Organizations and government entities have adopted a number of strategies to overcome biases in the selection process. Some strategies are focused on recruitment, others on hiring, and still others on retention.

The NFL has historically experienced similarly poor diversity figures. As a result, in 2003, the league implemented the Rooney Rule, which requires teams to interview at least one racial minority during the search for a new head coach.

Cynthia DuBois, of Northwestern University, analyzed the effects of the Rooney Rule to determine if the mandate resulted in increased diversity. Importantly, she also compared diversity in the NFL head coaching ranks to other groups, such as diversity among the top assistant coaches or diversity in the college ranks. In doing so, she could rule out the possibility of societal or industry changes.

She found that the Rooney Rule did, indeed, affect the hiring of minority NFL coaches. Specifically, relative to the two comparison groups, a racial minority was 19-21 percent more likely to fill an NFL head coaching vacancy in the post-Rooney era.
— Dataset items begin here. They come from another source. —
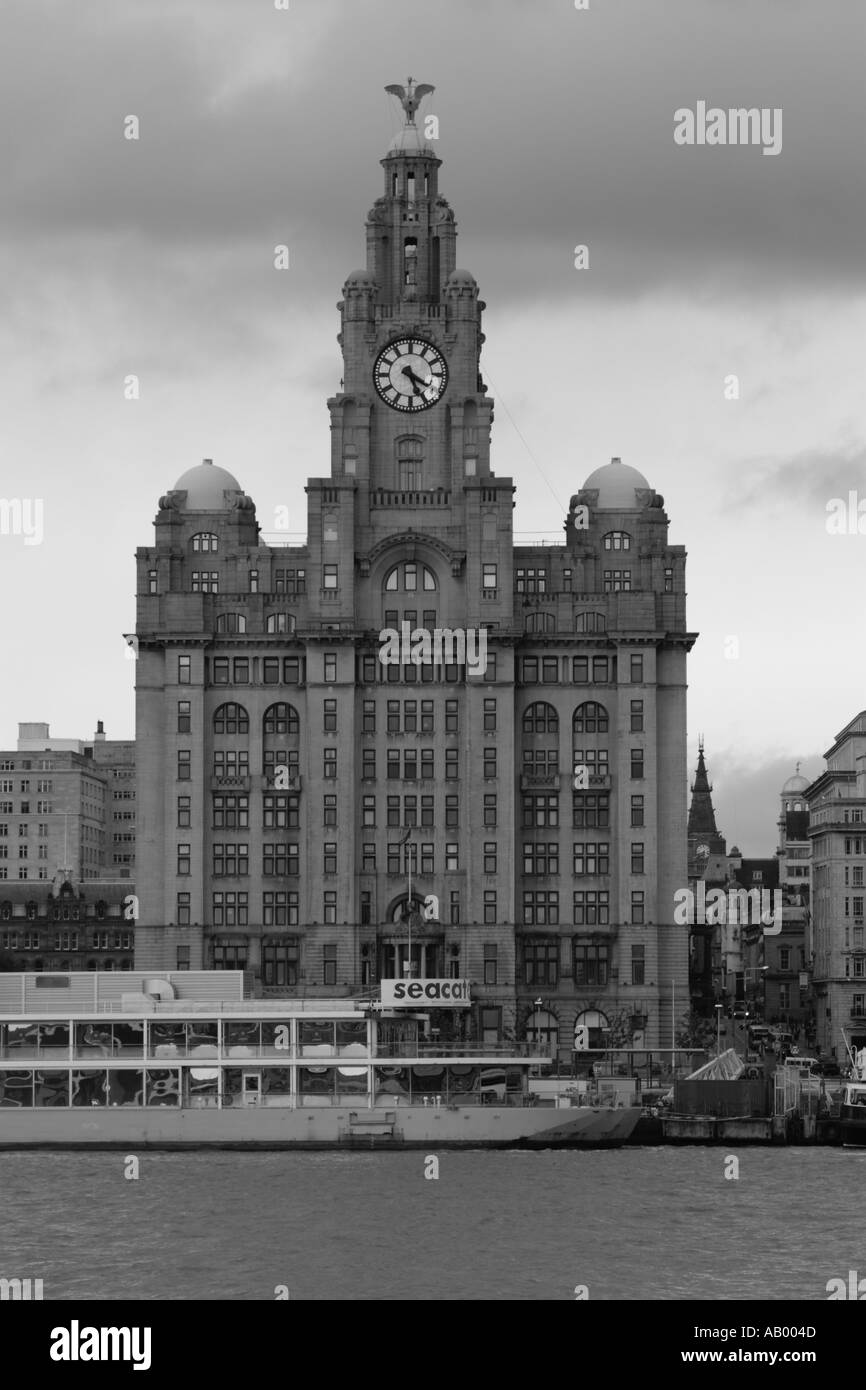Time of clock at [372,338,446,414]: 5:20
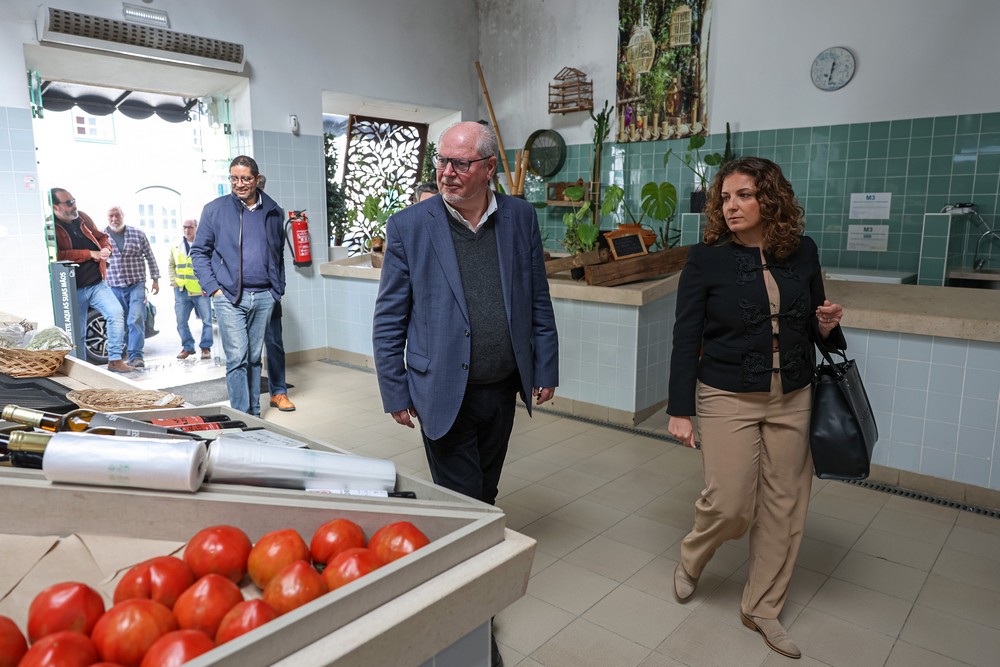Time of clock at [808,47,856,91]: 12:32
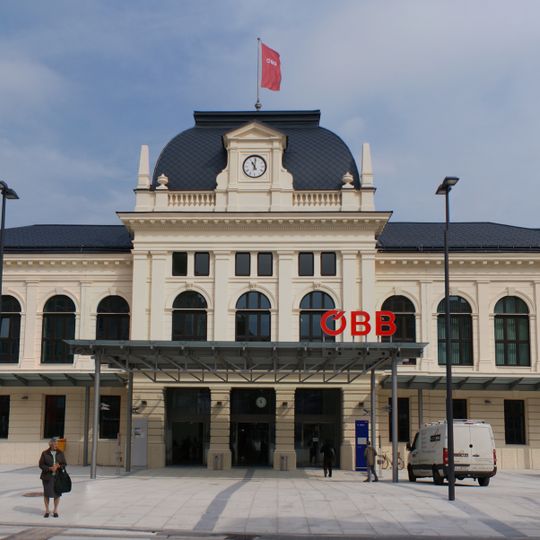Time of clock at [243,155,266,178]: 11:01
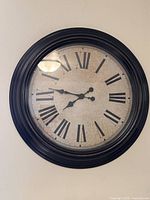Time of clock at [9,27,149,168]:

DuBois’ findings show the value of the Rooney Rule. Importantly, NFL teams are not required to hire a certain number of minority coaches, but simply to interview one during the process. The findings raise the question of whether these strategies could be effective in other contexts, too, including the selection of college coaches, faculty members, or even CEO’s. If the NFL data are applicable across settings, requiring companies to interview at least one woman or one racial minority would go a long ways toward improving the diversity in leadership positions.